In functional analysis, a linear transformation L between normed vector spaces is said to be bounded, or to be a bounded linear operator, if the ratio of the norms of L(v) and v is bounded above, over all non-zero vectors v.

It is simple to prove that this is the same condition on L as continuity, for the topologies induced from the norms.

In the case of a matrix A acting as a linear transformation, from Rm to Rn, or from Cm to Cn, one can prove directly that A must be bounded. In fact the function

f(v) = ||A(v)||

is continuous as a function of v, for any norm ||.||; and the set of v with ||v|| = 1 is compact, being a closed, bounded subset. The matrix norm of A is by definition the supremum of f. In this case it is attained somewhere, again by the compactness of the domain.
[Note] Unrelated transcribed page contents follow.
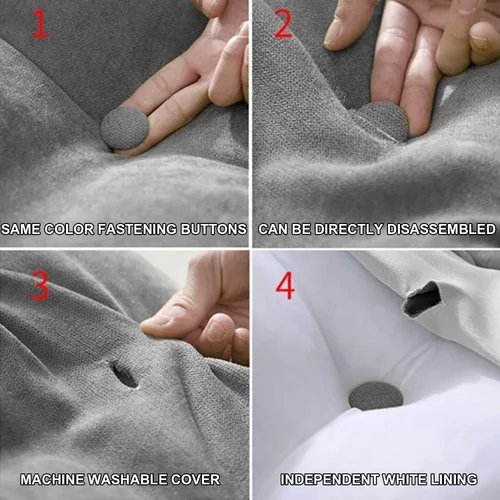 1

SAME COLOR FASTENING BUTTONS

2

CAN BE DIRECTLY DISASSEMBLED

3

MACHINE WASHABLE COVER

4

INDEPENDENT WHITE LINING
In general the operator norm of a bounded linear transformation L from V to W, where V and W are both normed real vector spaces (or both normed complex) vector spaces is defined as the supremum of the ||L(v)|| taken over all v in V of norm 1. This definition uses the property ||c.v|| = |c|.||v|| where c is a scalar, to restrict attention to v with ||v|| = 1. Geometrically we need (for real scalars) to look at one vector only on each ray out from the origin 0.

Note that there are two different norms here: that in V and that in W. Even if V = W we might wish to take distinct norms on it. In fact given two norms ||.|| and |||.||| on V, the identity operator on V will have an operator norm, in passing from V with ||.|| as norm to V with |||.|||, only if we can say

|||v||| < C.||v||

for some absolute constant C, for all v. When V is finite-dimensional, we can be sure of this: for example in the case of two dimensions the conditions ||v|| = 1 and |||v||| = 1 may define a rectangle and an ellipse respectively, centred at 0. Whatever their proportions and orientations, we can magnify the rectangle so that the ellipse fits inside the enlarged rectangle; and vice versa.

This is, however, a phenomenon of finite dimensions: that all norms will turn out to be equivalent: they stay within constant multiples of each other, and from a topological point of view they give the same open sets. This all fails for infinite-dimensional spaces. This can be seen, for example, by considering the differentiation operator D, as applied to trigonometric polynomials. We can take the root mean square as norm: since D(einx) = ineinx, the norms of D applied to the finite-dimensional subspaces of the Hilbert space grow beyond any bounds. Therefore an operator as fundamental as D can fail to have an operator norm.

A basic theorem applies the Baire category theorem to show that if L has as domain and range Banach spaces, it will be bounded. That is, in the example just given, D must not be defined on all square-integrable Fourier series; and indeed we know that they can represent continuous but nowhere differentiable functions. The intuition is that if L magnifies norms of some vectors by as large a number as we choose, we should be able to condense singularities - choose a vector v that sums up others for which it would be contradictory for ||L(v)|| to be finite - showing that the domain of L cannot be the whole of V.